What you need to do: Rewrite the stretch from the start of the records through the line that contains "damaged bridge pier [233, 111, 510, 318]", changing every "incomplete" to "partial" and leaving everything else as it is.

[Part of a data file]
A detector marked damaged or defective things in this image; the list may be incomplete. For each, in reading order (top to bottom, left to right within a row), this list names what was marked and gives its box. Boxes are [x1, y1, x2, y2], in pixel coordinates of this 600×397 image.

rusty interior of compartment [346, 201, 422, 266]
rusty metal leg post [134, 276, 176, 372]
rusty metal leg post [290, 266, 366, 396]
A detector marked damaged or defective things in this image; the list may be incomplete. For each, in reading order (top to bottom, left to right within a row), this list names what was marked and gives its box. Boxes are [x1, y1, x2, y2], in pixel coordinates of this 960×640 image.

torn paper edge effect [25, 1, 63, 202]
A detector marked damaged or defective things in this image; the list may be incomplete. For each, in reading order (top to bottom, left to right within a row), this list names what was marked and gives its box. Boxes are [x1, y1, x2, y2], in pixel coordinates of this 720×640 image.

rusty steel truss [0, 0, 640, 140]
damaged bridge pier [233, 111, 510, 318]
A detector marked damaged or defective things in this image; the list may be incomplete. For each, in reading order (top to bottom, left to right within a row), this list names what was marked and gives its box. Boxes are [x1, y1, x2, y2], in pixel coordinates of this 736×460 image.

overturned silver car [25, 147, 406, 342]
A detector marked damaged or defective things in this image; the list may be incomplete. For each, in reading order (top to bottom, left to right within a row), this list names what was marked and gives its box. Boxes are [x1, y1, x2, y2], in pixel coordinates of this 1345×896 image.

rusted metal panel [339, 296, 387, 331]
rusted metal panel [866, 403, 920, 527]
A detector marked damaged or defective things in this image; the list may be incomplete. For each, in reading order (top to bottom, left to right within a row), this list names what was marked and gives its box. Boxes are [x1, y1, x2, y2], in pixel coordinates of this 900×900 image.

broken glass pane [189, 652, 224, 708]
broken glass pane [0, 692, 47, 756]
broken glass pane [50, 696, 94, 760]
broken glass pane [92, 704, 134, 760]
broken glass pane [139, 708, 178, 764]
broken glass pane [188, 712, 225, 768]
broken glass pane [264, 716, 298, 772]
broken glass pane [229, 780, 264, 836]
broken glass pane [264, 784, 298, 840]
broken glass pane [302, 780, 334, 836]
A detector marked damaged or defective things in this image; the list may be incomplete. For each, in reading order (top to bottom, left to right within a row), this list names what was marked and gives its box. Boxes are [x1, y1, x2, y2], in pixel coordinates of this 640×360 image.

Final result:
A detector marked damaged or defective things in this image; the list may be partial. For each, in reading order (top to bottom, left to right within a row), this list names what was marked and gives its box. Boxes are [x1, y1, x2, y2], in pixel coordinates of this 600×397 image.

rusty interior of compartment [346, 201, 422, 266]
rusty metal leg post [134, 276, 176, 372]
rusty metal leg post [290, 266, 366, 396]
A detector marked damaged or defective things in this image; the list may be partial. For each, in reading order (top to bottom, left to right within a row), this list names what was marked and gives its box. Boxes are [x1, y1, x2, y2], in pixel coordinates of this 960×640 image.

torn paper edge effect [25, 1, 63, 202]
A detector marked damaged or defective things in this image; the list may be partial. For each, in reading order (top to bottom, left to right within a row), this list names what was marked and gives its box. Boxes are [x1, y1, x2, y2], in pixel coordinates of this 720×640 image.

rusty steel truss [0, 0, 640, 140]
damaged bridge pier [233, 111, 510, 318]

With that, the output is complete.